Livre : Le journal de Yalda
« Comment peut-on être persan ? » Tout le monde connaît cette citation de Montesquieu. Trois siècles plus tard, il suffira de changer un mot : comment peut-on être afghan, ce qui n’est pas tellement différent, puisqu’en Afghanistan on parle une langue venue du persan ; et l’on aura la question que les Occidentaux ont souvent posée à Paris, avec curiosité et mesure, à une jeune fille débarquée de Kaboul. Elle a dix-huit ans, elle a tenu son journal alterné, France-Afghanistan, pendant deux ans. Elle a appris le français, elle recense ses découvertes et ses nostalgies. Et elle révèle les contrastes saisissants entre deux univers contemporains. Enfant, elle a dû fuir les règles cruelles imposées à son pays par les Soviétiques, puis par les talibans. D’une page à l’autre, elle décrit tout ce qu’elle éprouve, disons du voile obligatoire au blue-jean, uniforme des Occidentaux.
Le Figaro par Eric Ollivier – 15 septembre 2005.
Je m’appelle Yalda. J’ai 17 ans et je suis afghane.
« Je m’appelle Yalda. J’ai 17 ans et je suis afghane. Quand j’avais 5 ans, nous avons fui la guerre pour nous réfugier à Islamabad, au Pakistan, où j’ai vécu dans la poussière. A la télé, j’ai vu mon pays sombrer dans l’obscurantisme, les femmes réduites à néant par les talibans.
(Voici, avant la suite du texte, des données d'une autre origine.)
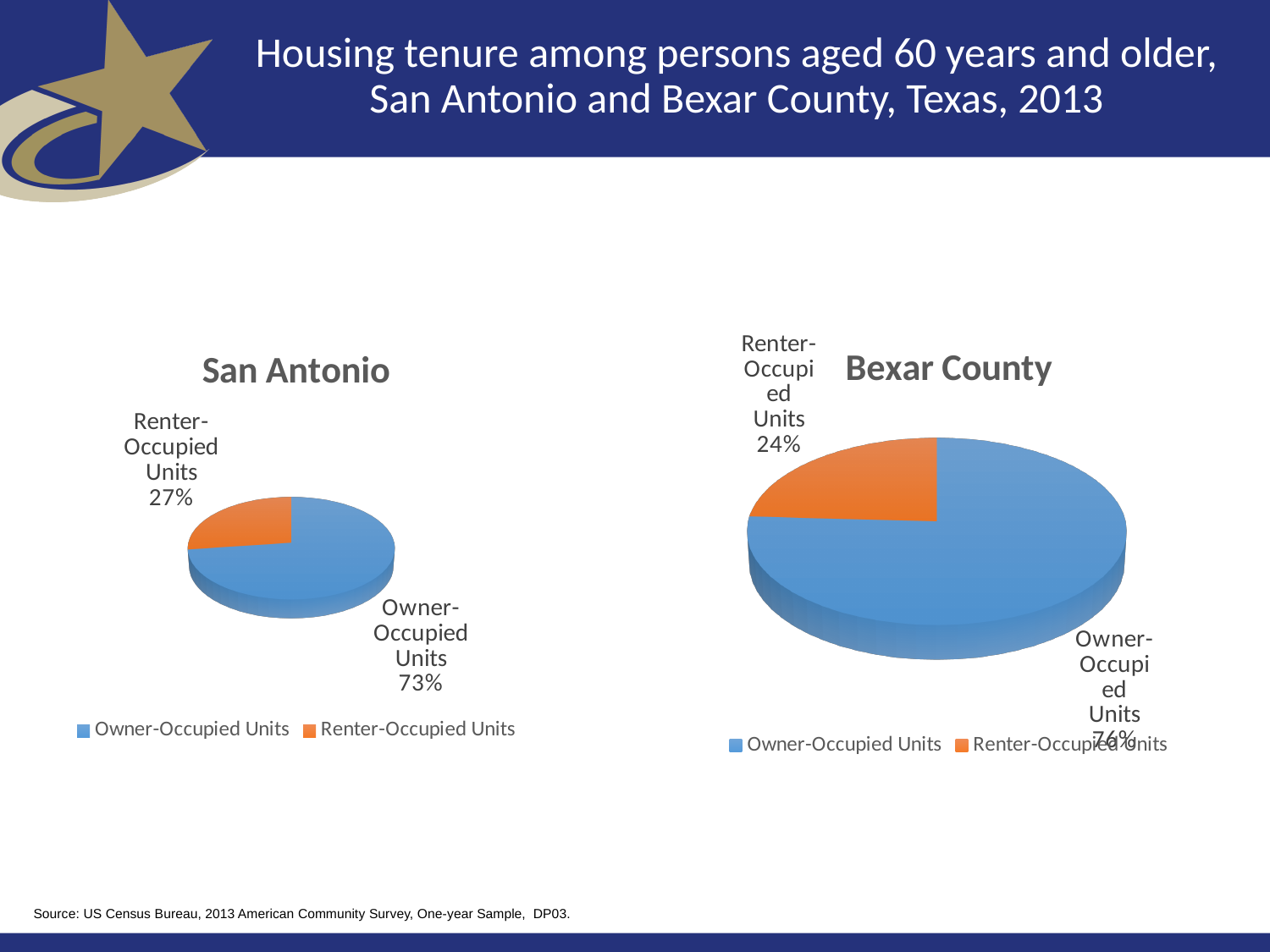
In the San Antonio chart, what share of the pie is Renter-Occupied Units? 27% In the Bexar County chart, what share of the pie is Owner-Occupied Units? 76% In the San Antonio chart, what share of the pie is Owner-Occupied Units? 73% How many entries does the legend of the San Antonio chart list? 2 How many categories does the Bexar County chart show? 2 What kind of chart is the San Antonio chart? Pie chart In the San Antonio chart, what is the difference between the Owner-Occupied Units share and the Renter-Occupied Units share? 46% In the Bexar County chart, which category has the smallest slice? Renter-Occupied Units In the Bexar County chart, what colour is the Renter-Occupied Units slice? Orange Is the Renter-Occupied Units share larger in the San Antonio chart or the Bexar County chart? San Antonio In the San Antonio chart, which category has the largest slice? Owner-Occupied Units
Lorsqu’on m’a proposé de poursuivre mes études à Paris, j’ai pensé : c’est la chance de ma vie. Ma famille a dit oui. Je n’ai encore jamais pris l’avion, je n’ai encore jamais vu de femmes sans voile ailleurs qu’à la maison. Chez moi, à mon âge, une fille est mariée, souvent sans son consentement. Hier soir, avant mon départ, on m’a offert un cahier avec sur la couverture une montagne enneigée. Pour y écrire ce que j’ai sur le coeur. »
C’est le regard lucide, étonné et souvent drôle d’une jeune femme afghane sur nos moeurs : le voyage de Yalda en France.
Biographie des auteurs : Marion Ruggieri est journaliste à Elle. Yalda Rahimi est étudiante à Paris.